Find optimal paths through the protocol workflow

# Find shortest paths if nodes exist
if len(graph_data['nodes']) >= 2:
    start_node = graph_data['nodes'][0]['id'] if 'id' in graph_data['nodes'][0] else 'step-1'
    end_node = graph_data['nodes'][-1]['id'] if 'id' in graph_data['nodes'][-1] else 'step-final'
    
    path_params = {
        'from': start_node,
        'to': end_node
    }
    
    response = requests.get(
        f'{API_BASE}/v1/graphs/{graph_data["graphId"]}/paths',
        params=path_params
    )
    
    path_data = response.json().get('paths', {})
    
    print(f"SHORTEST PATHS: {start_node} → {end_node}")
    print("=" * 60)
    if path_data:
        for i, path in enumerate(path_data.get('shortestPaths', [])[:3], 1):
            print(f"\nPath {i} (Length {len(path)}):")
            print(" → ".join(path))
    else:
        print("No paths found")
else:
    print("Not enough nodes for path analysis")

## Section 5: Create Instrument Network

Model lab instrument dependencies and job flows

In [None]:
# Create instrument network
instr_params = {
    'protocol': 'plasmid-prep',
    'instruments': ['thermocycler', 'centrifuge', 'magnetic-stand', 'incubator']
}

response = requests.post(
    f'{API_BASE}/v1/graphs/instrument-network',
    json=instr_params
)

instr_graph = response.json()['graph']

print(f"✓ Instrument Network Created: {instr_graph['graphId']}")
print(f"Instruments (nodes): {len(instr_graph.get('nodes', []))}")
print(f"Job flows (edges): {len(instr_graph.get('edges', []))}")

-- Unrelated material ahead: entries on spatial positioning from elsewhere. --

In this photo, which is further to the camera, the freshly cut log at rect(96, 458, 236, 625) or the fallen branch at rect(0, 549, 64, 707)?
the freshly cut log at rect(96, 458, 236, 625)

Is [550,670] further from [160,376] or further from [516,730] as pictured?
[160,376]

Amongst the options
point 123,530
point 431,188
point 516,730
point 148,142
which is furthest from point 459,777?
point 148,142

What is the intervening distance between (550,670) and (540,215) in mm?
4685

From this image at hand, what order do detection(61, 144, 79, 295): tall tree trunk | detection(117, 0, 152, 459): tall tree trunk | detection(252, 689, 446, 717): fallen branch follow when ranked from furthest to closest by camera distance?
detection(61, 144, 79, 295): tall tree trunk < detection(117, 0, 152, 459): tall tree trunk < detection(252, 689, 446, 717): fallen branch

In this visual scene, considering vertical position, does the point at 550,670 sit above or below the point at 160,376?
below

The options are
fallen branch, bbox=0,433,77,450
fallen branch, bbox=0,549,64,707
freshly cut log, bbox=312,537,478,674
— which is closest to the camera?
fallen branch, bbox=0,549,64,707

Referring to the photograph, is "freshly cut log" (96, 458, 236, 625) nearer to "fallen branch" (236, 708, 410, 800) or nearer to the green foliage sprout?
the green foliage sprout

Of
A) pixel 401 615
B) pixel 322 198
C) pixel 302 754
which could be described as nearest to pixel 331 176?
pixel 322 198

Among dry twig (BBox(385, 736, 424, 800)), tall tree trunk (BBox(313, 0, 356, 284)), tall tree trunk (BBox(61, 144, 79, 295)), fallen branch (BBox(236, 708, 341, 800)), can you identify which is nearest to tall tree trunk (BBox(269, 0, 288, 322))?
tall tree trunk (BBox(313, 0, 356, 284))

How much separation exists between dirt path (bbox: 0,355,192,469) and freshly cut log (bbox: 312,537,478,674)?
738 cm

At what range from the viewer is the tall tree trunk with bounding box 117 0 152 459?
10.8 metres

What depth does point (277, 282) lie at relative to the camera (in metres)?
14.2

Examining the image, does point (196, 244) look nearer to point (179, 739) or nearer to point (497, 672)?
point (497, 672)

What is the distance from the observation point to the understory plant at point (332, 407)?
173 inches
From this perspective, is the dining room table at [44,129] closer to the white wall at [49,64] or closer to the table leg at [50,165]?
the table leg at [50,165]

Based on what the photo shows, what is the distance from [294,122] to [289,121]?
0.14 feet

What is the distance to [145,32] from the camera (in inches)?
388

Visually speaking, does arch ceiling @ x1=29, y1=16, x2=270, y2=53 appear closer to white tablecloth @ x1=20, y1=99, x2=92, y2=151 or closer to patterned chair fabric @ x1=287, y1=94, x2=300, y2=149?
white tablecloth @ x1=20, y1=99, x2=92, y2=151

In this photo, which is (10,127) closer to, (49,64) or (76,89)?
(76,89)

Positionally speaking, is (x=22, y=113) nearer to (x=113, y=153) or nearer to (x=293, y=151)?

# Display instrument details
if instr_graph.get('nodes'):
    print("\nINSTRUMENT DETAILS:")
    instr_df = pd.DataFrame(instr_graph['nodes'])
    if 'id' in instr_df.columns and 'label' in instr_df.columns:
        print(instr_df[['id', 'label']].to_string(index=False))

## Section 6: Sample Lineage Graph

Track sample ancestry through the workflow

In [None]:
# Create sample lineage graph
lineage_params = {
    'protocol': 'plasmid-prep',
    'numSamples': 3,
    'trackMetadata': True
}

response = requests.post(
    f'{API_BASE}/v1/graphs/sample-lineage',
    json=lineage_params
)

lineage_graph = response.json()['graph']

print(f"✓ Sample Lineage Created: {lineage_graph['graphId']}")
print(f"Sample nodes: {len(lineage_graph.get('nodes', []))}")
print(f"Lineage edges: {len(lineage_graph.get('edges', []))}")

# Display sample tracking
if lineage_graph.get('nodes'):
    print("\nSAMPLE TRACKING:")
    sample_nodes = [n for n in lineage_graph['nodes'] if 'sample' in str(n).lower()]
    if sample_nodes:
        sample_df = pd.DataFrame(sample_nodes)
        print(f"Found {len(sample_nodes)} sample tracking nodes")

## Key Insights

From the graph analysis:
1. **Critical steps**: Steps with high centrality require careful control
2. **Workflow efficiency**: Shortest paths show ideal sequencing
3. **Instrument bottlenecks**: Identify instrument usage patterns
4. **Sample tracking**: Complete lineage enables traceability

Use these insights to optimize protocol planning and resource allocation.